● **Quoted text**
CMPT 489 / 980 Program Synthesis
Final Project
Phase I is due by 11:59pm PT on Wednesday Nov 8, 2023. Phase II is due by 11:59pm PT on Tuesday Dec 5, 2023. Please submit them to Canvas on time. No late submission is accepted.
Requirements:
This project must be your own work. No collaboration is permitted.
The programming language of this project is Java 11.
You can learn the code on slides and start from it.
You can use third-party libraries but not existing synthesizers. However, you can implement the algorithms in existing synthesizers by yourself.
1 Problem Description
Consider the following context-free grammar G
E ::= Ite(B,E,E)|Add(E,E)|Multiply(E,E)|x|y|z|1|2|3
B ::= Lt(E, E) | Eq(E, E) | And(B, B) | Or(B, B) | Not(B) x, y, z ∈ Variables 1, 2, 3 ∈ Constants
Here, E is the start symbol. E and B are non-terminals; all other symbols are terminals. The meaning of terminal symbols are self-explanatory. Specifically, Ite is the if-then-else operator. Add is the addition (+) operator. Multiply is the multiplication (∗) operator. x,y,z are integer variables. 1,2,3 are integer constants. Lt is the less-than (<) operator. Eq is the equals (==) operator. And is the logical conjunction (&&). Or is the logical disjunction (||). Not is the logical negation (!).
In this project, you need to write an example-based program synthesizer in Java. Specifically, the synthesizer takes as input a list of input-output examples and the context-free grammar G and produces as output an implementation of f(x,y,z) in the language of G such that f(x,y,z) is consistent with the provided examples. You can assume f only uses three variables x, y, z, and all their types are Int. The return type of f is also Int. If the synthesis succeeds, your program should print the program, e.g., Add(Add(y, z), x), to the console. Otherwise, if the synthesis fails, the program should print null.
2 Codebase
A codebase is provided as the starting point. It contains the basic framework for the synthesizer. Details are explained as follows.
Package synth.cfg
This package defines the data structure for the context-free grammar (CFG). It has the following classes
• Symbol. An abstract class for symbols in the CFG.
• Terminal. A subclass of Symbol that corresponds to terminals in the CFG.
• NonTerminal. A subclass of Symbol that corresponds to non-terminals in the CFG.
1
-
Production. A class for productions in the CFG. A production is of the form ReturnSymbol ::= Operator(ArgSymbol, ..., ArgSymbol)
-
CFG. A class for representing the CFG. The most important method is getProductions, which takes as input a non-terminal symbol N and returns as output a list of all productions with N being the left-hand-side of the production.
Package synth.core
This package contains the classes for synthesizers, examples, programs, and interpreters.

Rows from a spatial reasoning dataset
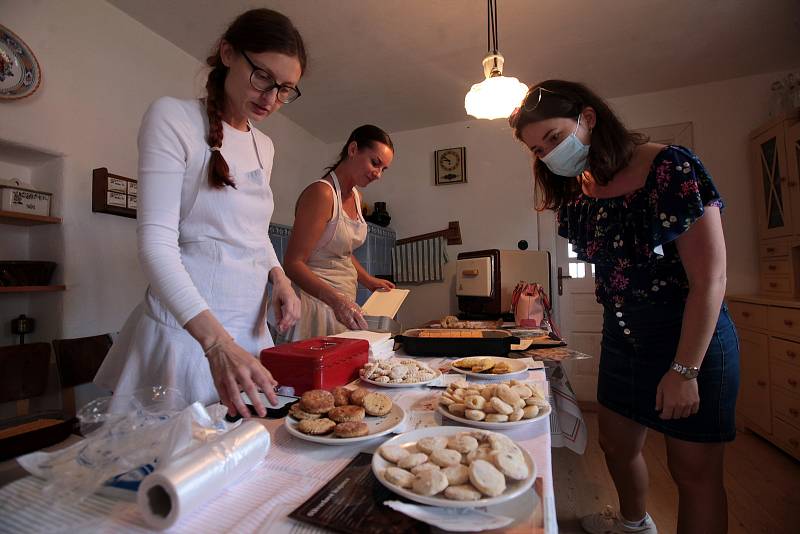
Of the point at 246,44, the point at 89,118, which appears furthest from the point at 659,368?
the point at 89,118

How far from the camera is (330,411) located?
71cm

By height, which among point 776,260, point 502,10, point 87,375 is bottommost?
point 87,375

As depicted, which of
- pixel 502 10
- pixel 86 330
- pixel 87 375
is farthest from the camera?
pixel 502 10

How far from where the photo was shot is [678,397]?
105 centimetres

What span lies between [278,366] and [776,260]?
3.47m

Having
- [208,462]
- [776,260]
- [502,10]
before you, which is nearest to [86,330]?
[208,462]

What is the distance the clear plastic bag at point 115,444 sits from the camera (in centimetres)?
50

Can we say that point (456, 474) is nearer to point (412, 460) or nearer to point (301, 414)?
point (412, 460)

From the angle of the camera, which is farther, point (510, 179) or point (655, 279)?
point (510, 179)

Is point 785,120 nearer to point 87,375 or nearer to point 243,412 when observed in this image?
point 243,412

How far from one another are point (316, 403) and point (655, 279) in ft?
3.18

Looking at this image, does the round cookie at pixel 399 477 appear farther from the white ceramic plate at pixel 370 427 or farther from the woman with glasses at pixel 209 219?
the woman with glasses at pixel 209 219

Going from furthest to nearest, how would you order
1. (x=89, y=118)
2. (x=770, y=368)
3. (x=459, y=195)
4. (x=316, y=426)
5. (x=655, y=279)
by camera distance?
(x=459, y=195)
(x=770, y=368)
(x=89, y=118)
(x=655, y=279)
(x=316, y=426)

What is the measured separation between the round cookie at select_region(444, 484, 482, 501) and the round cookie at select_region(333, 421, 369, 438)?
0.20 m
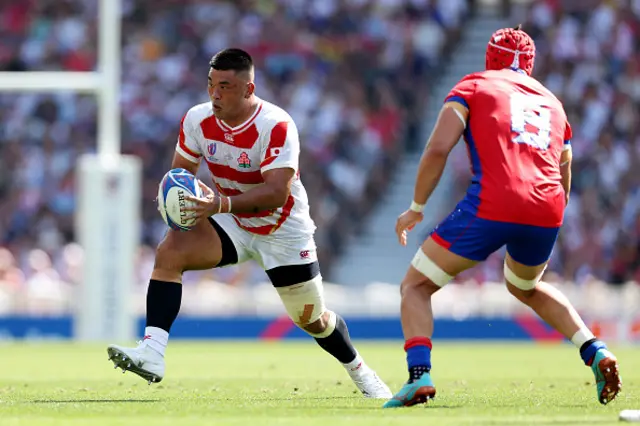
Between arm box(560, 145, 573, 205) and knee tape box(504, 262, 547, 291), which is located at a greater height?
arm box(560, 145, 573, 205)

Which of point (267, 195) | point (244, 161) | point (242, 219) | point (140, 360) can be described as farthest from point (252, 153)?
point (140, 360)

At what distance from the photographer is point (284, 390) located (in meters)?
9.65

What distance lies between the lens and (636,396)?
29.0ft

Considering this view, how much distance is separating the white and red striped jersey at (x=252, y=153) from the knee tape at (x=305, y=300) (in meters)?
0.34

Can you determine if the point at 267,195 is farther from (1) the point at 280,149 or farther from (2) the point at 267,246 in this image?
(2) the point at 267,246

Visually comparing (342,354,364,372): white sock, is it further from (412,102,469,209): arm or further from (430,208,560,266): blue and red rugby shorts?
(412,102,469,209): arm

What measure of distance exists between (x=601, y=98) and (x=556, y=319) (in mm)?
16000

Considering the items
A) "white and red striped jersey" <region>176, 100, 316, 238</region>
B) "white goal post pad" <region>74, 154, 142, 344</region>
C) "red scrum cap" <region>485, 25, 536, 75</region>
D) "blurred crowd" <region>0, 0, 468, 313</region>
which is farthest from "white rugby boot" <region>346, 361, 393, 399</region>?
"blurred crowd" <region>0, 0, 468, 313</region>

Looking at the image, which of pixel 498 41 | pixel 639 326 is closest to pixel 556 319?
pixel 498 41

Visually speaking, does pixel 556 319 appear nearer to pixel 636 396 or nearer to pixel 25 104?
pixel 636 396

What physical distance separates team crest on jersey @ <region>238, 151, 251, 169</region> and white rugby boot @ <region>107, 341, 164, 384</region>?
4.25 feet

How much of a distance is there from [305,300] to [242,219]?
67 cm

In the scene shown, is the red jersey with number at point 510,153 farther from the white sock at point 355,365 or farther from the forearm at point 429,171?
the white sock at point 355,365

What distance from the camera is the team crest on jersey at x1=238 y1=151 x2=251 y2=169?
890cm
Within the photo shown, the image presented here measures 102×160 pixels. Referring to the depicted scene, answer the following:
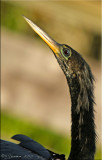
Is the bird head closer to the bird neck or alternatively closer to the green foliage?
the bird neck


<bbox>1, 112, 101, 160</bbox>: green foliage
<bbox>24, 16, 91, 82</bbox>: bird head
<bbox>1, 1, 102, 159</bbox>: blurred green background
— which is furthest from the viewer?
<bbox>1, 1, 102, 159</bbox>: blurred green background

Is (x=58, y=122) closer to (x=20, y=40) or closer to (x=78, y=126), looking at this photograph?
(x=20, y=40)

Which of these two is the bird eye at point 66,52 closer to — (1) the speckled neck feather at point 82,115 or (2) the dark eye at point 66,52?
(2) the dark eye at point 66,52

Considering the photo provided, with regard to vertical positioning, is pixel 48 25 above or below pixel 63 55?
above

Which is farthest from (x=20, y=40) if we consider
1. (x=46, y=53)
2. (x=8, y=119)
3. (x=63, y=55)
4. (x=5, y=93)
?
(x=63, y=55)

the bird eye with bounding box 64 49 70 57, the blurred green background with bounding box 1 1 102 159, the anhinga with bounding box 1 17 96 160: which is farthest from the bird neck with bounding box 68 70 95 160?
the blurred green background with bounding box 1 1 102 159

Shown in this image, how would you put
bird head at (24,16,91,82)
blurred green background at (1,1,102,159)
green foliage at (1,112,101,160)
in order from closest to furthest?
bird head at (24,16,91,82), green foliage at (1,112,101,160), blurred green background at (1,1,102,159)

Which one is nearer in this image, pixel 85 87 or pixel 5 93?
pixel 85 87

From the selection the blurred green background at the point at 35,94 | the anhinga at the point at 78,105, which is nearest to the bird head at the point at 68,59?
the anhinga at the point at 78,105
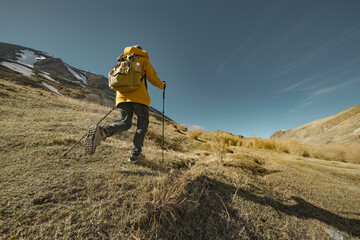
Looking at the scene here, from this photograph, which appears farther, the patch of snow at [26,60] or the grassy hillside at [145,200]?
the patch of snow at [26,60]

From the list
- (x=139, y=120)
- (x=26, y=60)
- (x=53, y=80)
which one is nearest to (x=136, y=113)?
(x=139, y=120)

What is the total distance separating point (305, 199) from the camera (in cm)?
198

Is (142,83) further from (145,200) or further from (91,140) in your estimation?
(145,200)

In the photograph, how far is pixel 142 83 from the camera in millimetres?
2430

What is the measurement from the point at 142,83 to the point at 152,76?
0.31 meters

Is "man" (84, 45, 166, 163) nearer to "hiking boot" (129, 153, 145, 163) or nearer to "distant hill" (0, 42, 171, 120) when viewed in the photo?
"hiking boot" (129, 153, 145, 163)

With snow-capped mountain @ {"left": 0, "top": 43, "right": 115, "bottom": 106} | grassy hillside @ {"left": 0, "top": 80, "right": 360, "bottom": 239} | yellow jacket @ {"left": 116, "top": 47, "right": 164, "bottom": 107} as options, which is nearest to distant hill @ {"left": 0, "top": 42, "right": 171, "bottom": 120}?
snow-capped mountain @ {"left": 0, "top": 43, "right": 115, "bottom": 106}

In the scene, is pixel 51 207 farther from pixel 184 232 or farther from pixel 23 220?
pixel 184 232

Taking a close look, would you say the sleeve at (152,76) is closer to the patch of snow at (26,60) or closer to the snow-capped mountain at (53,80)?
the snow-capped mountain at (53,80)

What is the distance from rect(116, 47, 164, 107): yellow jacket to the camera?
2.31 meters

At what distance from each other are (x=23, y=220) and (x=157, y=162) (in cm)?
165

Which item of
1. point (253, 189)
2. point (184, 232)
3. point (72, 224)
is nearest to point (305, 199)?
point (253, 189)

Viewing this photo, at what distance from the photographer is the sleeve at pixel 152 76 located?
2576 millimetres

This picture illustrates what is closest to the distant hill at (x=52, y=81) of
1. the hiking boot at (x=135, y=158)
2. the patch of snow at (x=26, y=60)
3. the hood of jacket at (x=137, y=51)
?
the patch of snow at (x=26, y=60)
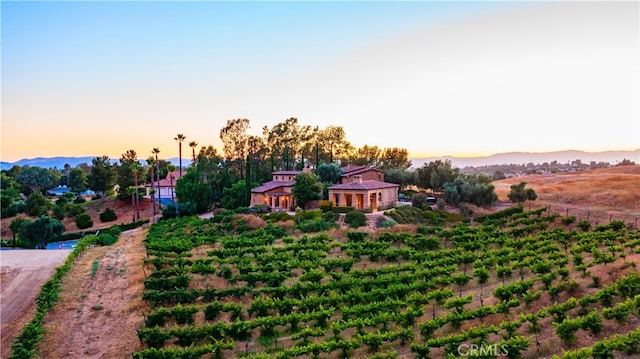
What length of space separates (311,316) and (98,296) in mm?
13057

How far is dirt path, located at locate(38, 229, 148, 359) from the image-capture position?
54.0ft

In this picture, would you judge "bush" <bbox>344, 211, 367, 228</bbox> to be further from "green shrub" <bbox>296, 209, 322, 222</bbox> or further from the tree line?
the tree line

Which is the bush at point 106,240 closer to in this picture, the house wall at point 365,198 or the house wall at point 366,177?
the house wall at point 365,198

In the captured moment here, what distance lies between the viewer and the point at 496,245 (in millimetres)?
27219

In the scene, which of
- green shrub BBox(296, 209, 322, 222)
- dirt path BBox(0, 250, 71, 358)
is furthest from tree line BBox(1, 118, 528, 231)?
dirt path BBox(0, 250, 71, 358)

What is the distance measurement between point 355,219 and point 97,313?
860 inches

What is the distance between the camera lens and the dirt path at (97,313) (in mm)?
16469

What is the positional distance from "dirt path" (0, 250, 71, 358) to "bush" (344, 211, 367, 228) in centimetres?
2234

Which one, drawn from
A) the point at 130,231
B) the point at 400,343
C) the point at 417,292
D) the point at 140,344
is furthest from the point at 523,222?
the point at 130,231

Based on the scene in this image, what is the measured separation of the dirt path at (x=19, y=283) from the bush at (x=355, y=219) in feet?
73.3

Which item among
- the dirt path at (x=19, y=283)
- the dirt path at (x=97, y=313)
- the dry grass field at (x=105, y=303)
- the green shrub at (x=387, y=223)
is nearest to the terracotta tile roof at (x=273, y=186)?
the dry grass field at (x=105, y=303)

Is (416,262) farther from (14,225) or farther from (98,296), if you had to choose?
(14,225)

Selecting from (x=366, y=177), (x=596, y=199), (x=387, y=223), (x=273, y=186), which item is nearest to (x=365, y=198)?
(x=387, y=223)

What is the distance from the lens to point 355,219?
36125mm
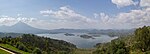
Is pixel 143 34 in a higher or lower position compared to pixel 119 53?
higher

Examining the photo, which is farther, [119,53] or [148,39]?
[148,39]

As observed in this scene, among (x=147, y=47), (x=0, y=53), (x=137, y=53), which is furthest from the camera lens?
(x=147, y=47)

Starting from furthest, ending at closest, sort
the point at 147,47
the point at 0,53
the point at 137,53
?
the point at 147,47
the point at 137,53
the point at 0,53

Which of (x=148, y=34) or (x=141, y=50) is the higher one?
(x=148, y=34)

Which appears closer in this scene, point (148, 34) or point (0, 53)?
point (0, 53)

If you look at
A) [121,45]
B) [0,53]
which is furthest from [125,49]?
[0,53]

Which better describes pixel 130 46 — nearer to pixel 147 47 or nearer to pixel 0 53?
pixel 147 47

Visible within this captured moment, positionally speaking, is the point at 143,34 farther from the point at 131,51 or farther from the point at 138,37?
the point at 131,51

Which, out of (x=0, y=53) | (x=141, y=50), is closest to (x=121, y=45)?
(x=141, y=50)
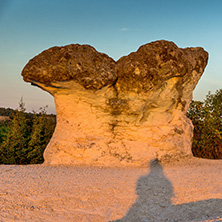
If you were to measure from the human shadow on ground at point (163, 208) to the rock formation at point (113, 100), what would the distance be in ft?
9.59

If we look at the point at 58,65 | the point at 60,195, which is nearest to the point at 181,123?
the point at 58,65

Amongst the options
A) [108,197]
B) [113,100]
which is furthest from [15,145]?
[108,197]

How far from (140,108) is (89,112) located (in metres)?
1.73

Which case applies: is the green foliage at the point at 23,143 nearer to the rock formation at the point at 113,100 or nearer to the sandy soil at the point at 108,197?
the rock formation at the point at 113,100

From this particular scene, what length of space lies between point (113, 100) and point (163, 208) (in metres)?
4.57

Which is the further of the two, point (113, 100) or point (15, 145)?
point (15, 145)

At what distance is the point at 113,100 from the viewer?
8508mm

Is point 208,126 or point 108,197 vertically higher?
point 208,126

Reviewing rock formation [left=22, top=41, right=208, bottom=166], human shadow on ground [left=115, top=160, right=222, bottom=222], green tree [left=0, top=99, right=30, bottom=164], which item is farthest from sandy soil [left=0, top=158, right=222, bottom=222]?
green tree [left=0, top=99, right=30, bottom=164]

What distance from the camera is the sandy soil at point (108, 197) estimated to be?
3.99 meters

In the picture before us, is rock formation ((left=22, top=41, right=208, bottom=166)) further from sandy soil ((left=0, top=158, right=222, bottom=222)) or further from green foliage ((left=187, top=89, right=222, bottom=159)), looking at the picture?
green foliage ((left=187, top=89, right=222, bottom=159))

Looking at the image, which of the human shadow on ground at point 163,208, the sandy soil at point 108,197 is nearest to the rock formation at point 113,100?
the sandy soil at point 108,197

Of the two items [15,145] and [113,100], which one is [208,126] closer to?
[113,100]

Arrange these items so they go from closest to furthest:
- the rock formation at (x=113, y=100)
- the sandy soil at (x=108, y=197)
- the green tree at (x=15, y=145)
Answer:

● **Directions**
1: Copy word for word the part of the project description that starts with the words containing "The programming language" and ends with "synthesizers by yourself.".
2: According to the project description, what should the synthesizer print to the console if synthesis fails?
3: Continue the project description from the point where it stops.
The rows have nothing to do with what you're asked to do.

● **Answers below**
1:
The programming language of this project is Java 11.
You can learn the code on slides and start from it.
You can use third-party libraries but not existing synthesizers. However, you can implement the algorithms in existing synthesizers by yourself.

2: It should print null.

3:
-
ASTNode. A class for general Abstract Syntax Tree (AST) nodes. The symbol fields corresponds to
the symbol in the CFG. The children field corresponds to the children nodes.
-
Program. A class for representing a program. It only has one field root, which is the root node of the
corresponding AST.
-
Example. A class that defines the data structure of an example. The input field is a map from variable
names to their values. The output field is the output value.
-
Interpreter. A class that defines an interpreter of the language of G. The most important method is the static method evaluate, which takes as input a program and an environment and returns as output the evaluation result. The environment is essentially a map from variable names to their values, just like the input field of Example. Concrete examples on how to use Interpreter.evaluate are provided in the test class synth.core.InterpreterTests.
-
ISynthesizer. An interface that defines the input and output of a synthesizer. The inputs are a CFG and a list of examples. The output is a program.
-
TopDownEnumSynthesizer. A top-down enumerative synthesizer that implements the ISynthesizer interface. You need to implement this class.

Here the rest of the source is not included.